Why did none of it feel like his?
He kept playing. He’d been good at the guitar. Still was, apparently.
It didn’t take up much of his attention.
He cast a glance back toward the cardboard box beside the door, then once more looked about the room.
What was he supposed to want from here? The bookshelf full of stories he had half-memorized? The trading cards he’d long-since replaced? The action figures once played with by a younger, happier kid?
None of it meant anything to him anymore.
He wasn’t even mad. It just felt weird.
He stopped the song midway, and let himself fall back against the bed, gazing at the ceiling.
‘Oh yeah. I remember putting up those stickers. Mom got so mad.’
He felt his lips crawling toward a smile, and put a stop to it. She wasn’t worth a smile.
The divorce had been finalized that morning. Splitting everything down the middle. It turned out that meant selling off the house.
It was kinda fitting that this would never be his room again.
Leave it to the kid who used to hide his bruises.
He snickered at himself.
‘I should learn to play some emo rock.’
The door creaked open an inch or so.
“Need something?” he asked.
“Just checking in,” Sarah murmured from outside. “I heard the guitar. You’re pretty good with that thing.”
He smiled.
“Thanks.”
A brief pause, then:
“Your dad’s here.”
Casper closed his eyes.
“I thought he was coming later on.”
“He was.” She hesitated for a moment. “He says he has something for you.”
He sighed.
“Great. Even more crap I don’t want.”
Sarah didn’t chide him for the jab. He was glad of that. She understood, on a level. She opened the door a little further, gazing at him through the crack.

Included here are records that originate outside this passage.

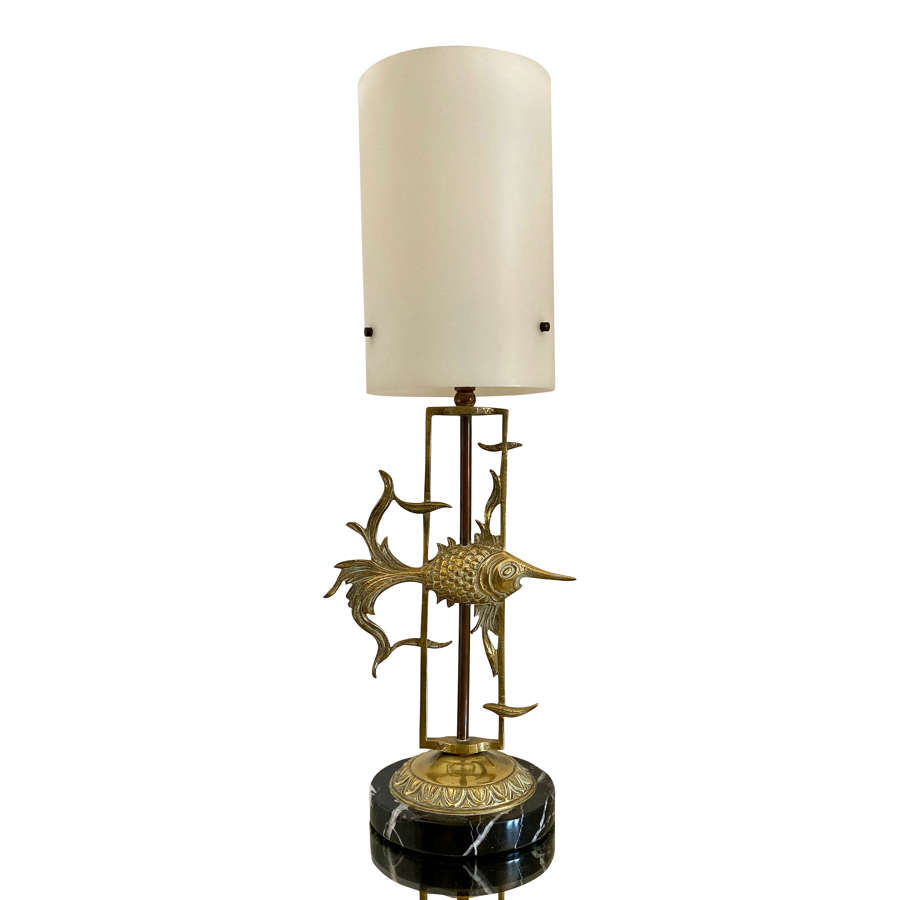 1950s Brass Fish with Marble Base Table Lamp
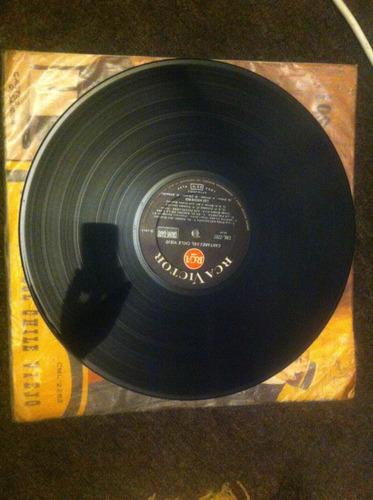 vinilo cantares del chile viejo los nocheros1965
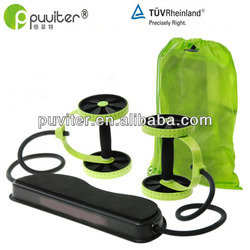 Exercise Roller&Power Wheel&AB Wheel Roller with CE and ISO9001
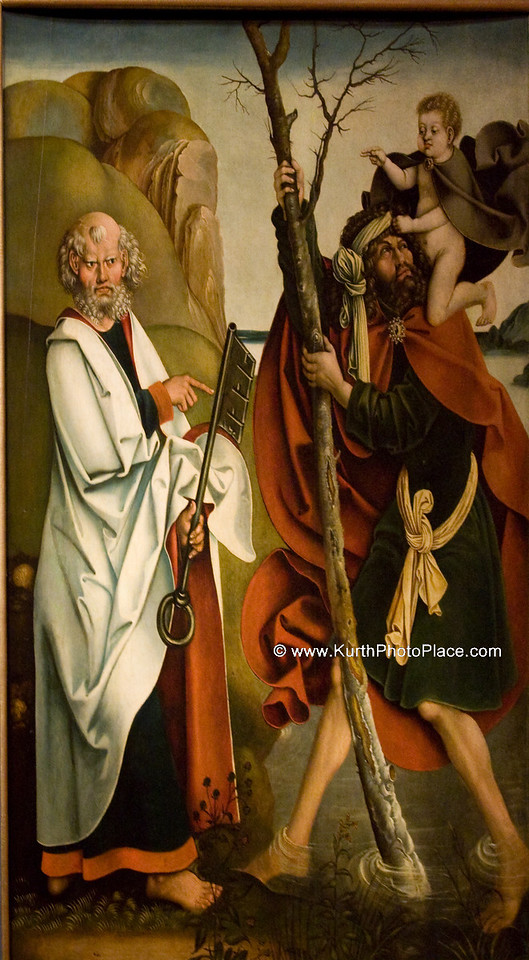Saint Peter and Saint Christopher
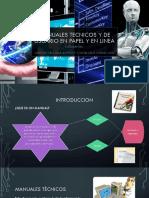 Manuales Tecnicos y de Usuario en Papel y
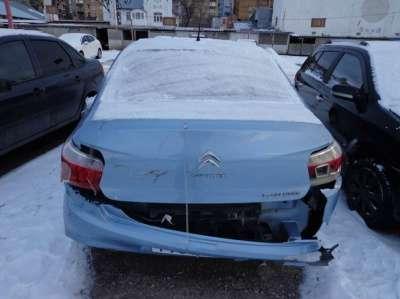 автомобиль Citroen C-Elysee, цена 326 000 руб.,в г. Самара Фото 2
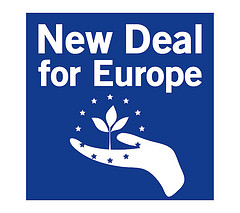 new deal 4 europe logo blu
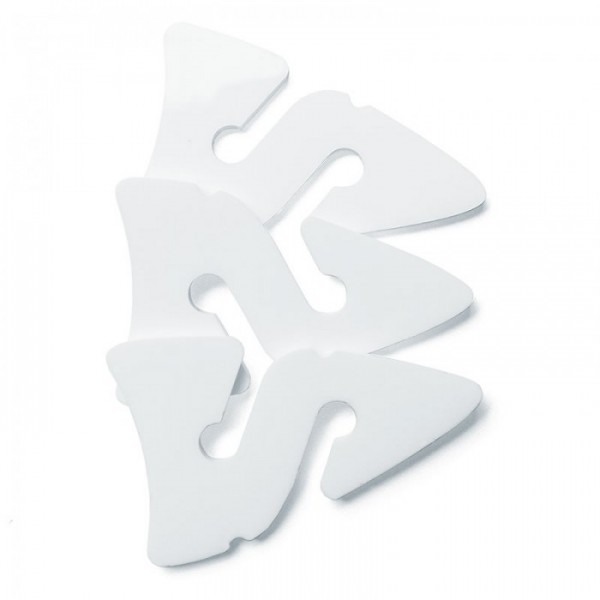 Line Arrows - Weiß (3 Stück)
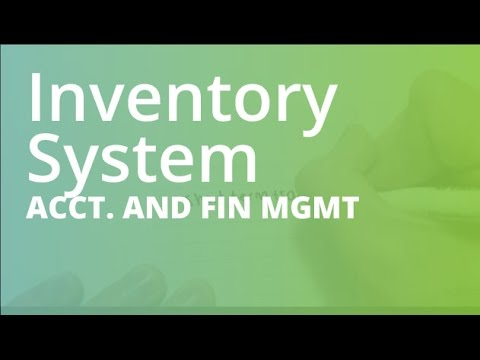 introduction of inventory system Material requirements planning (mrp) is a computer-based production planning and inventory control system mrp is concerned with both production scheduling and inventory control it is a material control system that attempts to keep adequate inventory levels to assure that required.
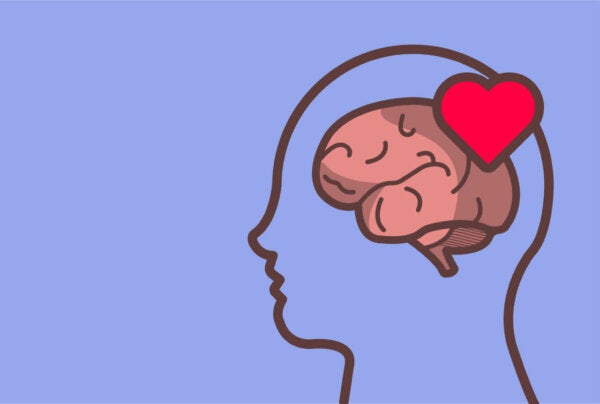 A brain with a heart.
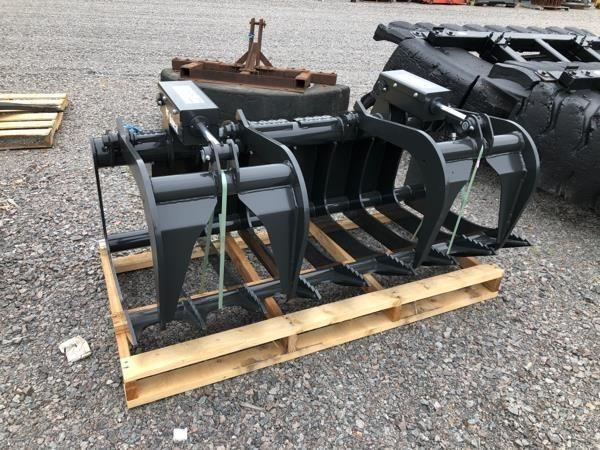 2019 Bobcat RG72 Loader and Skid Steer Attachment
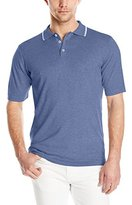 Agave Men's Chelan Short Sleeve Tipped Polo Shirt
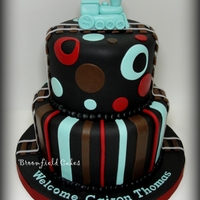 Train Babyshower All fondant with a buttercream boarder. TFL!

“Want me to make him leave?”
“It’s fine.”
“Got everything you want to take?”
“Just this,” he gestured to the guitar. “Everything else feels weird-” he stopped himself as a thought occurred. “Hang on.”

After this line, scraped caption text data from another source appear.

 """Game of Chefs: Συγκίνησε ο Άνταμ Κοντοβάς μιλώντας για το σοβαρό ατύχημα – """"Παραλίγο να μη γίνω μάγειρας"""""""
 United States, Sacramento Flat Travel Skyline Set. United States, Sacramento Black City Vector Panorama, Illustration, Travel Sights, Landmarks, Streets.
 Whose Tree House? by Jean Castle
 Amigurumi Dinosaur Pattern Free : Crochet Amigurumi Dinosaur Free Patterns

He pushed himself off the bed, then crawled underneath it.
He could feel Sarah watching him from the doorway while he searched, but she said nothing. A minute or so later, he clambered back out, a moth eaten stuffy clutched in one hand.

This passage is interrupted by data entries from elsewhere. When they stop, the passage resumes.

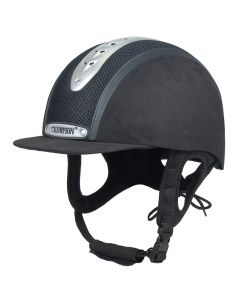 Champion Evolution Puissance Helmet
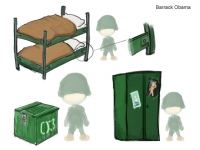 barracks_objects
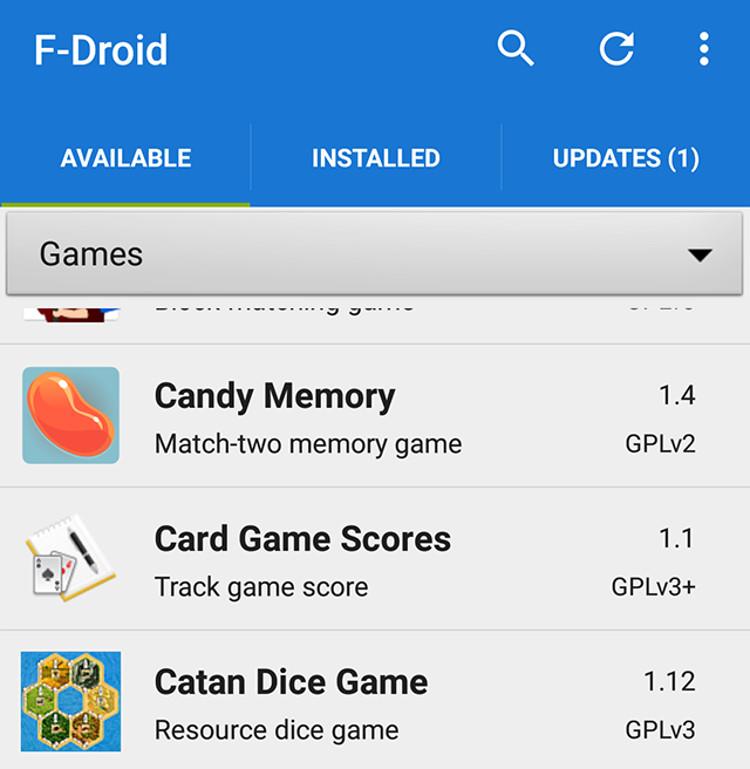 Schermata del sito F-Droid per scaricare app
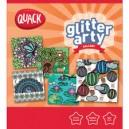 GLITTER ARTY GALLERY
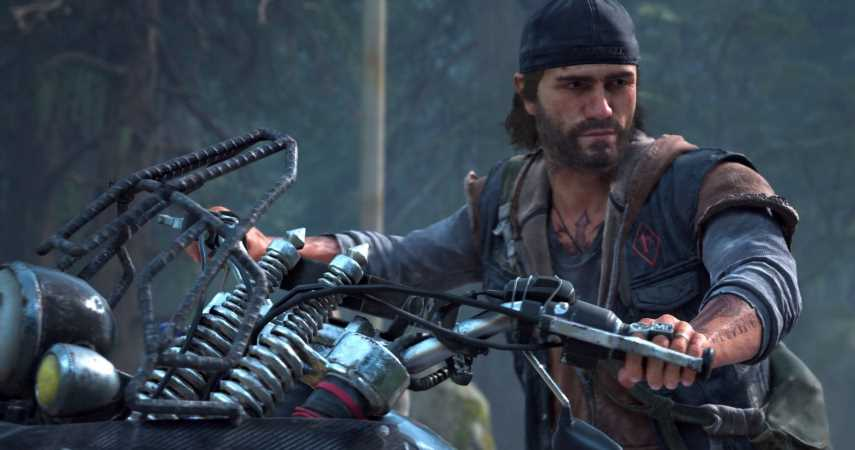 """Days Gone Actor Says Natives Aren't Hired For Roles Because It's """"Cost Prohibitive"""""""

It was an old thing, slightly tattered; one of its button eyes torn out whoever knew how long ago.
“Think Bex’d mind looking after Mr. Bearford?” he asked, his cheeks a little red. “I owe him a better home.”
A smile.
“She’s Bex. She won’t say no.”
Casper chuckled.
“Yeah. She’s cool like that.” He proffered the stuffy, and Sarah took it. Then, he hefted his guitar and slung it awkwardly against his back.
“Want me to stay up here?” Sarah asked as he stepped past her. “I’m here if you need it.”
“It’s fine,” he murmured. “It’s just dad.”
In spite of the words, he found himself hesitating at the top of the stairs.
It wasn’t fear. It wasn’t anger, either. He hadn’t been able to bring himself to feel anything at all for the old man lately. Just a dull, depressive kind of ache. Every time they spoke, he came away tired.
He took a deep breath, and stepped on down the staircase. Ray was standing by the door with a plastic wrapped box under one arm.
There was something strange about seeing his dad here now; his broad frame a size too large for the confines of the hallway. Once, he’d been imposing. Now, he just seemed big.
“Hey, Dad.”
The tale has been illicitly lifted; should you spot it on Amazon, report the violation.
“Hi, Casper.”
“Finally split up with Mom, huh?”
“Guess so.”
Casper opened his mouth to say something snide, but the words didn’t come. He didn’t know what to say.
“Feels weird being back, you know?” he murmured instead, gesturing at the house around them. “I don’t think I like the kid who used to live here.”
His father smiled. “I liked him.”
“You had a funny way of showing it,” came the reply before Casper could think to stop it. He winced. So did Ray. He hadn’t meant it as a jab.
Ray started to apologize. Casper cut him off.
“Why are you here, dad?” he asked. “I didn’t want to see you yet.”
Another apology. Casper didn’t acknowledge it. A moment’s quiet, then his father proffered the box from under his arm.
“Wanted to give you this,” Ray said. “And to say sorry. I feel like I’m doing that a lot today.”
“What for this time?” Casper asked, one eyebrow raised, not approaching to take the box.
The man shrugged.
“You said there’d be no point to coming home if there wasn’t a home to come back to. Then I went and broke it.”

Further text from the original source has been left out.